Alisa: So this album was a collection of some of your best songs over the years. How many were there?

Alex: Not a lot. I think the three of us are quite perfectionist about everything to do with this band, so I guess at the end we had about 25 songs or so. We would only finish a song if we liked it. We would start writing every single day, but if something wasn't feeling right or wasn't going in the right direction, we'd just stop. We'd either go home and come back the next day or try something new. As a result we only ended up with a small amount of songs, but ones that we were very happy with. [As for the others], we released a couple of them on our first EP and there's a couple out there on blogs.

Kevin: We just don't see the point of putting our energy into something that's not the best it could be. We don't see any point in having average songs.

Alex: Rather than returning to those, I think we've developed as songwriters. We could come up with something better rather than going back and releasing old material.

Alisa: In the past you used a laptop for drumbeats and now you have a drummer. I heard that you didn't know any drummers before, which is why you used a laptop?

Alex: Exactly that. We did have [a drummer] when we were fifteen and played in a rock band together but he left. We weren't very good, so it was a good thing. Then we used a laptop. We've all been really good friends since we were very young so it didn't really make sense to bring in a stranger to do something that was so personal. So we made little backing tracks on the computer and we toured about two years with [that setup]. But then we got signed and we started to play bigger shows. It made sense to step up the production a little bit.

Kevin: We got a lot of drunk guys at our shows offering to play drums for us. We started off with just these little drum patterns that we made on the laptop and then we realized we could expand it and make a lot of different noises. We were also into dance music and electronica and so as well as having Ben play with us, we're still [using a laptop].

Alisa: Kanye West posted the official video to "I Can Talk" on his blog. Were you taken aback?

Kevin: I thought it was a joke at first. I remember Alex sent me a text message with a link. And I looked at it, thought it was a joke for a while, and then realized it wasn't. It was mental.

Alisa: There's a great video on YouTube of kids playing along to "I Can Talk." Do you know those kids?

Kevin: It's an American family somewhere.

Alex: Every now and again we like to look ourselves up on YouTube because there's usually some funny stuff and we did it one day and this just popped up. We linked to it on all of our sites and [sent it] to everyone we knew.

Alisa: You must be handed a lot of different demos yourselves. Is it hard to absorb all of these different bands?

Alex: We always listen to them. If it were us, we liked a band's music and gave them our CD, we'd like to think that they'd listen to it.
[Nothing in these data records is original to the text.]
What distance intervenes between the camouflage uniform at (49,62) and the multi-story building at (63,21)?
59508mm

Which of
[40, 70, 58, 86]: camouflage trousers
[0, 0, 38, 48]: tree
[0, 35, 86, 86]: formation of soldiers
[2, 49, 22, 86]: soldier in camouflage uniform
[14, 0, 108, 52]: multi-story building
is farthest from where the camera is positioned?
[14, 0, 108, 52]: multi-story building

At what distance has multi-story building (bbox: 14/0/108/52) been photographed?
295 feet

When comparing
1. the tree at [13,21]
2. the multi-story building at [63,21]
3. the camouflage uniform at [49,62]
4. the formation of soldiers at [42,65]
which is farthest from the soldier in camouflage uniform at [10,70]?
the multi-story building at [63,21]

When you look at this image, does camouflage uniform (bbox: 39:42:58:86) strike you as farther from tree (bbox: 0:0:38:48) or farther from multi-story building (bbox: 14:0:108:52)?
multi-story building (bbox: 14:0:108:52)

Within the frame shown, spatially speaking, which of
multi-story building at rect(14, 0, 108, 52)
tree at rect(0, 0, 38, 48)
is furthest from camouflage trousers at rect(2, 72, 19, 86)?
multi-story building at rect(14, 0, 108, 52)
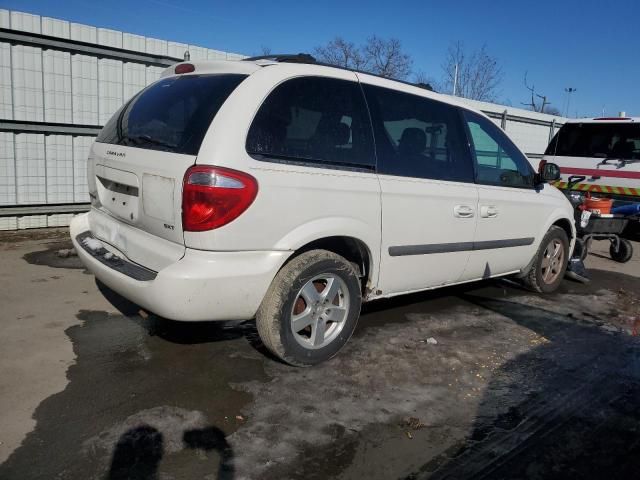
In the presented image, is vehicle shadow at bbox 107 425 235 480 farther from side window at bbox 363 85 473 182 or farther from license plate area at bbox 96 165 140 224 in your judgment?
side window at bbox 363 85 473 182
Alex: We are very interested in finding new music. We're in a band because we love music and there's nothing like discovering a new, amazing band that you suddenly fall in love with. The great thing now is when we discover a band that we love, we can bring them on tour with us. It's brilliant.

Sam Halliday: Recently, though, someone gave me a CD and I put it in my back pocket and forgot about it for a couple of days. Remembered it, took it out to listen to it and the CD was broken in half. I'm sorry. I can't remember the name of the band, but I'm sorry.

Kevin: That was their big break, Sam.

Alisa: "Undercover Martyn" is one of the first songs I ever heard of yours. What is the back story?

Alex: It was one of the first songs we wrote, about three years ago. I guess it represents us starting out as a band. Immediately we knew that it's what we wanted to do. That's a hard decision to make - to leave school, not go to university and be in a band - and it was a hard decision for our families as well. They were very skeptical. ["Undercover Martyn"] is a story that is not about that, but it represents it as a metaphor; convincing someone to do something, to be a bit scared doing it. It represents what we're doing.